Fix it. Either with a change of tact (i.e audience interaction), another joke that could recover the vibe, or simply calling that a particular joke didn't work as intended. Sometimes simply calling that 'elephant in the room' is enough for the audience to release the tension of the situation and allow the show to move on undamaged, or even better for it.
7. How will you know that you've made it? (Is there a particular scenario? e.g. you're laying on a deck chair in the South of France and Jerry Seinfeld is serving you mojitos.)
I feel like Iike I've had an incremental 'I've made it moment' quite recently actually. Simply performing to such good audience sizes these first few nights of Perth Fringeworld (Friday and Saturday in excess of 120, Thursday and Sunday just under 100) has felt like a breakthrough. My next breakthrough moment will be gaining the confidence in my creative abilities to produce a quality full length show again over the next 12 months, so that I can come back and build upon the good foundations created this festival.
I don't really have any 'South of France mojito scenarios' envisioned - I just want to regularly create new content based on the things that interest me in my life, commit to every performance, travel relentlessly to audiences all over the globe and have great fun doing it - if I can fulfill those goals I think the whole ride will feel like one big 'I've made it moment'.
8. Tell us about yourself, what are a couple of your other interests?
I love golf, basketball and bikram yoga. I'm a massive zombie movie nerd. I don't watch much stand up or comedy in general. I'm a nice person who cares a lot about other people.
9. What is your best memory at a gig or a show and the best interaction you've had with the audience?
Nothing springs to mind in particular. I just love the feeling when you know you're really connecting with an audience - that point in a gig where it feels like you're friends, not audience & comic.

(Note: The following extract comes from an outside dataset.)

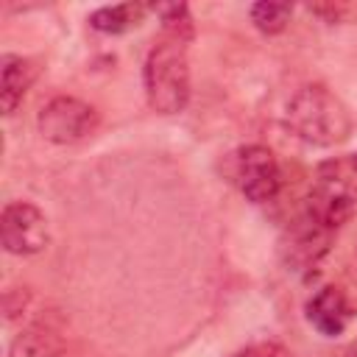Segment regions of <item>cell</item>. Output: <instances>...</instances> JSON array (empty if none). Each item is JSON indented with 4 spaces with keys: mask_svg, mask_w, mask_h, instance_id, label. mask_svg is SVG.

It doesn't happen every gig but it's happening more and more, which is a good sign I think.
11. What do you love about doing your shows?
See above! Sharing an authentic aspect of myself with an audience and doing so in a way that (hopefully) lifts them up, even if just for a few minutes or an evening.
10. If you could have any superpower out there, what would it be and why? You can only have one.
Man I would love to fly - that would be so kickass.
Darsow's show is a good mix of relatable and "almost can't believe it's true" truths, (wait was that a line from his show?) but is expertly rolled up and packaged in a one hour stand up routine. Since coming fresh off the back of a breakout tour of the US and Canada, it's been non-stop for Ben Darsow, participating in the Fringe World Sets all over Australia. I'm excited to see what more he will do in the future, what other material he will get his hands on and to see if he really does develop that superpower to fly. But for now, he's doing a pretty great job at being a stand up comedian, as he is, after all, a stand up guy. Excuse the pun.